(Collected data entries)
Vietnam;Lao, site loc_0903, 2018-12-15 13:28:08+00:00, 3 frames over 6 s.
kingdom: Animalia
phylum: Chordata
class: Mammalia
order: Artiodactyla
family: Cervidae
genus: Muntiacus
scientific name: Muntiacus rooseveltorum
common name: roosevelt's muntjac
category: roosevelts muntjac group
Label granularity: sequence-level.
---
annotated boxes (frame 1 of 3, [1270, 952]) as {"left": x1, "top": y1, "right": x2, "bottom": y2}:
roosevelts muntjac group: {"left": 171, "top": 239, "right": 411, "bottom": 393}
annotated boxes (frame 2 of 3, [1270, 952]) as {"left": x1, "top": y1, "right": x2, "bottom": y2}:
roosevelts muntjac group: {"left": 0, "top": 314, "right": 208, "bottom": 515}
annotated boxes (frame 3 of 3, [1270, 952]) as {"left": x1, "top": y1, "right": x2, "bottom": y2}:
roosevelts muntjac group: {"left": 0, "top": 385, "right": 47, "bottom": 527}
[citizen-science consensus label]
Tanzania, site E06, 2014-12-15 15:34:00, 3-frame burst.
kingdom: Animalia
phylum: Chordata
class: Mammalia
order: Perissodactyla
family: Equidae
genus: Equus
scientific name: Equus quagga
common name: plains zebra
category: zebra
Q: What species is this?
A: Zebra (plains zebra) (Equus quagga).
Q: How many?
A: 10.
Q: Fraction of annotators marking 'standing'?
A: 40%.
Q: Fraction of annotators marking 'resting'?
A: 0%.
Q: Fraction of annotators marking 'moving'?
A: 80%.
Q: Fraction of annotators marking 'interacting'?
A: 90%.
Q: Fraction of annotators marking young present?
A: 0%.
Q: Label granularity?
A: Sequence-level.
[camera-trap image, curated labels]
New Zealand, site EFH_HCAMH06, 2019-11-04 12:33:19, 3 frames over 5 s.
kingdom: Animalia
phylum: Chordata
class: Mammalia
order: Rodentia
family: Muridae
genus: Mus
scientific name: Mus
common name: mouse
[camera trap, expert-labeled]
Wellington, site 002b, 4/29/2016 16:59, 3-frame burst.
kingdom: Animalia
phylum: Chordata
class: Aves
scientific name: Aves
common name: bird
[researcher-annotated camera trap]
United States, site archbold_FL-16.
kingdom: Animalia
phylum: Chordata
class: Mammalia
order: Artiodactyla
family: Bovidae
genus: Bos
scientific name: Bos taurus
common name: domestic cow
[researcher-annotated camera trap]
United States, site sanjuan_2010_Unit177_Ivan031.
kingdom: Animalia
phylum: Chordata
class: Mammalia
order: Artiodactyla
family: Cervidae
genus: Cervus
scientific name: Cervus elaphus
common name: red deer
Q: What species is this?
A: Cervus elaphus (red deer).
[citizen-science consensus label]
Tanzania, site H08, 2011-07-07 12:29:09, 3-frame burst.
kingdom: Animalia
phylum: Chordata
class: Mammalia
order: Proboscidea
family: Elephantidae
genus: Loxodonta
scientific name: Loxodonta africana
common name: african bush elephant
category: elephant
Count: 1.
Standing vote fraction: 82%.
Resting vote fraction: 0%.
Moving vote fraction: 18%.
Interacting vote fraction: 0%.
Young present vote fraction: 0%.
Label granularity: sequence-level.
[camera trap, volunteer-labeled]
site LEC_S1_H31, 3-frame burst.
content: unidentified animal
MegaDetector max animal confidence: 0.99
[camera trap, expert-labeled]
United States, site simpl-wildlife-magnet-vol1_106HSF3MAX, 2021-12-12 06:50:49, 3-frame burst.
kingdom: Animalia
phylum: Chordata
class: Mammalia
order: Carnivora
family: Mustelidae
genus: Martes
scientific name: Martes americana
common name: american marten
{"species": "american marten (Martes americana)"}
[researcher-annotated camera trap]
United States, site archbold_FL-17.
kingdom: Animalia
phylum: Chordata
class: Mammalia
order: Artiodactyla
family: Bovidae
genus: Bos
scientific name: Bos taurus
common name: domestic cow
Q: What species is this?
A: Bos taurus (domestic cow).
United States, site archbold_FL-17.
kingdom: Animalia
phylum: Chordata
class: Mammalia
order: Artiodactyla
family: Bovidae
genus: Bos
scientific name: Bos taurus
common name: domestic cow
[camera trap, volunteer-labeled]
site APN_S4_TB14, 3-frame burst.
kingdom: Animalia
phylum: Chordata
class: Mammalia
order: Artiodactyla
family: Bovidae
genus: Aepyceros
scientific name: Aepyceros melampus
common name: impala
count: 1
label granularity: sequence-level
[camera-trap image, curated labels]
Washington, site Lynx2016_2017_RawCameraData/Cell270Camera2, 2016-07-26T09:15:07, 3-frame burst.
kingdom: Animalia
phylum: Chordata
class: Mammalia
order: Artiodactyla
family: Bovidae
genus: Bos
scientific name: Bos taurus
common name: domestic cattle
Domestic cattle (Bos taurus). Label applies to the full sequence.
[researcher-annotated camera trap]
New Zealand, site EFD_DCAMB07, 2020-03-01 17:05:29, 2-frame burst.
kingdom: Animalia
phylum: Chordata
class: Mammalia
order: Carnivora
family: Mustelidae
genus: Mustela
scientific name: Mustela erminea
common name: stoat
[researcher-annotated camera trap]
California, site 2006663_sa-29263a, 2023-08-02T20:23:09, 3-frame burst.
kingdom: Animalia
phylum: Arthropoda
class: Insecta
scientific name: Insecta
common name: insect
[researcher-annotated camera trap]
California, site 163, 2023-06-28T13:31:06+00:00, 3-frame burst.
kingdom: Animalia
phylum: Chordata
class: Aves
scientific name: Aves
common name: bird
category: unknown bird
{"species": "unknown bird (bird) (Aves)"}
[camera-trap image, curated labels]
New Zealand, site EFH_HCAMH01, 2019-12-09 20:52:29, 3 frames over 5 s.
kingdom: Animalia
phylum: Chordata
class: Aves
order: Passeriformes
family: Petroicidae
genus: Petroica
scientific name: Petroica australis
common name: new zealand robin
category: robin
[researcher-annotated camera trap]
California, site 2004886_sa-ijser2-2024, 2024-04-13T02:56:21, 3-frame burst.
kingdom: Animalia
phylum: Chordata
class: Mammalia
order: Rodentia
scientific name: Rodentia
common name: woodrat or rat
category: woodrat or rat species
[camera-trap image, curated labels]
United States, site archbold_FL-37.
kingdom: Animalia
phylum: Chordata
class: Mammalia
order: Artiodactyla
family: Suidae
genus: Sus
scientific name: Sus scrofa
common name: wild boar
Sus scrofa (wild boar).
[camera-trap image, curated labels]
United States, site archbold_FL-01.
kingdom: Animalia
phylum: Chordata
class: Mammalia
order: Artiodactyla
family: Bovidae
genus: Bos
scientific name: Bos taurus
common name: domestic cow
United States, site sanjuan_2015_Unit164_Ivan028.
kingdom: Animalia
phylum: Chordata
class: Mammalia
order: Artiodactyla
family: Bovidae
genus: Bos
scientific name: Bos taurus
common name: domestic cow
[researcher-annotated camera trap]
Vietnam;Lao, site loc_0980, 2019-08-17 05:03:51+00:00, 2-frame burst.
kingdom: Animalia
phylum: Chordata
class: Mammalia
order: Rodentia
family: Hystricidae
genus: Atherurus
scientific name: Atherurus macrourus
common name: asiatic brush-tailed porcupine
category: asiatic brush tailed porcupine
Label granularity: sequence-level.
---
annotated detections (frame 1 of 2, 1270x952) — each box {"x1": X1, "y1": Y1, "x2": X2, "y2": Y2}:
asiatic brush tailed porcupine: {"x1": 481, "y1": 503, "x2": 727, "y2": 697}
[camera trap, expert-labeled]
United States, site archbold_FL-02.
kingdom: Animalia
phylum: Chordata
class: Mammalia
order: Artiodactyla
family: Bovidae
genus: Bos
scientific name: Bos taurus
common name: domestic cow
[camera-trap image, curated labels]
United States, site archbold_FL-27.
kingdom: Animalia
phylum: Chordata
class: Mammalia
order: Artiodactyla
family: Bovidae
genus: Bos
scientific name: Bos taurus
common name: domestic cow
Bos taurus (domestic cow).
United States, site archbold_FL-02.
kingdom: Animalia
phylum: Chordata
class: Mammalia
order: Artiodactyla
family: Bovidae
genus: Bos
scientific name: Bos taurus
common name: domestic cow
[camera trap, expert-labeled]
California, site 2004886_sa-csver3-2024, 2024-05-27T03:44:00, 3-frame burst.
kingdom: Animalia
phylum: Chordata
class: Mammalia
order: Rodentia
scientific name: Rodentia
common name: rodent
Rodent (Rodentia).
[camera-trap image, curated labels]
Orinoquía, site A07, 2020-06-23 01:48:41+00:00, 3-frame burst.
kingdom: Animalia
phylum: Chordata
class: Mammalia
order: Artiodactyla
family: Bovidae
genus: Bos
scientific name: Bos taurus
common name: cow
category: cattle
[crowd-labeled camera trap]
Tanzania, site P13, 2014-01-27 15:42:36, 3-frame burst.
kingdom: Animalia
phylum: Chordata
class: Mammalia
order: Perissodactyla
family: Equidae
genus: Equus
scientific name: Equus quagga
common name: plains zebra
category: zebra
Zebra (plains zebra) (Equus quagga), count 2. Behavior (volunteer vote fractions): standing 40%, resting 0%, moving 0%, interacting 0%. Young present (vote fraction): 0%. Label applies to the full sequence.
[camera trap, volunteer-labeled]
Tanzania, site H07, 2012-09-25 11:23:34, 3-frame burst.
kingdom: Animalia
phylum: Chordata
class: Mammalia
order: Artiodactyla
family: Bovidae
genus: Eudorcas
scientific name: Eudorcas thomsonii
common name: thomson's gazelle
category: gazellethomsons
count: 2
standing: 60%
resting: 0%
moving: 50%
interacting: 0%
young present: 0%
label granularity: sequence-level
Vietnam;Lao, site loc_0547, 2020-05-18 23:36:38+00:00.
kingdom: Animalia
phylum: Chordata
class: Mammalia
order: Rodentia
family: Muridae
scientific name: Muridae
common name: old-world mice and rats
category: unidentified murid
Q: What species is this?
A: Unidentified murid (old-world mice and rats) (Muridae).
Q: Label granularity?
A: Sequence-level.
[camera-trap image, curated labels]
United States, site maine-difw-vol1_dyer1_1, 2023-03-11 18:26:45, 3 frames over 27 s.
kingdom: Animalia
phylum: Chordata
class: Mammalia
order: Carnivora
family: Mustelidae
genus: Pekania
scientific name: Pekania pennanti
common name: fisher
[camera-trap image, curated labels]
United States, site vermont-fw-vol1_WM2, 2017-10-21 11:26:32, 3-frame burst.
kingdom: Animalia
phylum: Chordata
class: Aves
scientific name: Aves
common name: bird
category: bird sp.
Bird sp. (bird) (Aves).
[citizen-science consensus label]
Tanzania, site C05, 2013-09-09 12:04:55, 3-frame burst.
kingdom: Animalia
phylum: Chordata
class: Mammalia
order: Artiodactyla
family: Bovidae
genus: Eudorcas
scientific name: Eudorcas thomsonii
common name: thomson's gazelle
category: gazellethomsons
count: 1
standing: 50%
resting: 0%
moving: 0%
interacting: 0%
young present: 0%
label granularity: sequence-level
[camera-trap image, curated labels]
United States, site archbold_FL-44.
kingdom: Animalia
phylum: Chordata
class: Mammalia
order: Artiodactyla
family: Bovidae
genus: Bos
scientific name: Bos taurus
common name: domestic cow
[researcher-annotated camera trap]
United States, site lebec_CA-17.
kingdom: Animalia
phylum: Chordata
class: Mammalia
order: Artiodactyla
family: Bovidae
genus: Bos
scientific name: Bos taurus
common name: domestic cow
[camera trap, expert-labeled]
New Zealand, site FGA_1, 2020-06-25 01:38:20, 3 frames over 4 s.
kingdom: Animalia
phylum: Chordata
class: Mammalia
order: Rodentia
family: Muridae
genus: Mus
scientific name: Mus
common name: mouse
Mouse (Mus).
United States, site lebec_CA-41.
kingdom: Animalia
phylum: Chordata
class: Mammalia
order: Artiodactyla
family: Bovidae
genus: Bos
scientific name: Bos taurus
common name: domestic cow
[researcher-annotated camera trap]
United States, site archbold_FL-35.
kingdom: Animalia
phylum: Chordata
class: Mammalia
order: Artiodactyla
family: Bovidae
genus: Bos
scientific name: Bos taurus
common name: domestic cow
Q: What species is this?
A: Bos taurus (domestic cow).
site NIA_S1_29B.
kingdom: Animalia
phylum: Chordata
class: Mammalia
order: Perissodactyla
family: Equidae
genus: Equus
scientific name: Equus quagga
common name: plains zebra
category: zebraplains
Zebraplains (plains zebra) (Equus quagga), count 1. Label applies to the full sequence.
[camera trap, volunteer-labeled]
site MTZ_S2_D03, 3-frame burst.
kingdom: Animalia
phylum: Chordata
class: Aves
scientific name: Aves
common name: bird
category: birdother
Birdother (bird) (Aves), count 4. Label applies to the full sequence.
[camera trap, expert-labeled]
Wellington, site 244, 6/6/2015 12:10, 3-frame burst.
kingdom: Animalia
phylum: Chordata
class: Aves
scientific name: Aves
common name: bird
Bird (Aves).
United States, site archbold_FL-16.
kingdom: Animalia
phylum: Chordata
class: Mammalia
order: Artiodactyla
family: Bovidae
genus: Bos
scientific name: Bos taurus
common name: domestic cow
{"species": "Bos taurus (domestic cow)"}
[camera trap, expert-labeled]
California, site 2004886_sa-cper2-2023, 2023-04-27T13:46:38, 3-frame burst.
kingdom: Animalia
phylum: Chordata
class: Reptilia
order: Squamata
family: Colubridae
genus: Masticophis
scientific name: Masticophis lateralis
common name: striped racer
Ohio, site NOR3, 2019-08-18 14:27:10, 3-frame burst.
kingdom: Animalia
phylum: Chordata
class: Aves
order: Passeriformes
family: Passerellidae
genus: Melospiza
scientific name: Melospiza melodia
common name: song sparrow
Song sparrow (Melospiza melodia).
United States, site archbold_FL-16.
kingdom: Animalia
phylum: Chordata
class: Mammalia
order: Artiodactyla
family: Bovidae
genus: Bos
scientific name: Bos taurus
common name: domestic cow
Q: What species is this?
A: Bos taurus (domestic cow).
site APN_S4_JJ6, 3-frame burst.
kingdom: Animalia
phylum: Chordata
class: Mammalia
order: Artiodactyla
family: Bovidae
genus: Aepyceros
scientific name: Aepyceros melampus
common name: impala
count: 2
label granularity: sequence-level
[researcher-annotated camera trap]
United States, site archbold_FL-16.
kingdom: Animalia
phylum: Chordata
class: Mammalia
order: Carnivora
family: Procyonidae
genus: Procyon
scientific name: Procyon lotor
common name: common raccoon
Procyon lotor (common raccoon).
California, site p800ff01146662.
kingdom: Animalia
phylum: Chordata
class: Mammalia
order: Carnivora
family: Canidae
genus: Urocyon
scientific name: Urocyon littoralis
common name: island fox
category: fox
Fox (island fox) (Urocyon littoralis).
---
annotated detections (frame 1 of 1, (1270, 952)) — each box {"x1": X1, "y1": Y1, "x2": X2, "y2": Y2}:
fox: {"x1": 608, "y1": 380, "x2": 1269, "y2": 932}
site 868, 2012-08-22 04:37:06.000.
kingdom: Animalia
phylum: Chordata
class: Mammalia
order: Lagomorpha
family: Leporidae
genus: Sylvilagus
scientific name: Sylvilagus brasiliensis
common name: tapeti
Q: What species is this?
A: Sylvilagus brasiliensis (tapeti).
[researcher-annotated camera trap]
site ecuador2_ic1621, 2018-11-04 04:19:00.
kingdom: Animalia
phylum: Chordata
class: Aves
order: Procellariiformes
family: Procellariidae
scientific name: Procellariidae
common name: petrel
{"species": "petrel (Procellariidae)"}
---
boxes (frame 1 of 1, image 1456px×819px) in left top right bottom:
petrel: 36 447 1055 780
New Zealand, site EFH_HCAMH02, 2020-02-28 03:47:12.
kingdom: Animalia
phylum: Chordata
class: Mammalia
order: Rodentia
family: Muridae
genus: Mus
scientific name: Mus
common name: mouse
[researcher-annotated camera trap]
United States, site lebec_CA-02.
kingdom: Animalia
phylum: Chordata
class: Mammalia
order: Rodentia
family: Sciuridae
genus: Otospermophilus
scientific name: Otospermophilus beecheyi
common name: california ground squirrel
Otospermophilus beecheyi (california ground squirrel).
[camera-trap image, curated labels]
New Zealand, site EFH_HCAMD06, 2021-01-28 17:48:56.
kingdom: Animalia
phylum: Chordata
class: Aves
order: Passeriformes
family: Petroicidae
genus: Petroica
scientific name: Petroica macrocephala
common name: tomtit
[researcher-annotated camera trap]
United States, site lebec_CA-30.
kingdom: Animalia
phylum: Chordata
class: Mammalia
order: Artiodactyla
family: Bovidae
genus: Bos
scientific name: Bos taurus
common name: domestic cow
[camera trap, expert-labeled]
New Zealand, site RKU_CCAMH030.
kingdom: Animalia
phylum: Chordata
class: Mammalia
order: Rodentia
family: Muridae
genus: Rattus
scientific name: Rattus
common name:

→ **Exercise objective**
Only the lines of the data holding the string "over" are wanted; copy each of them.

→ **Worked solution**
Vietnam;Lao, site loc_0903, 2018-12-15 13:28:08+00:00, 3 frames over 6 s.
New Zealand, site EFH_HCAMH06, 2019-11-04 12:33:19, 3 frames over 5 s.
New Zealand, site EFH_HCAMH01, 2019-12-09 20:52:29, 3 frames over 5 s.
United States, site maine-difw-vol1_dyer1_1, 2023-03-11 18:26:45, 3 frames over 27 s.
New Zealand, site FGA_1, 2020-06-25 01:38:20, 3 frames over 4 s.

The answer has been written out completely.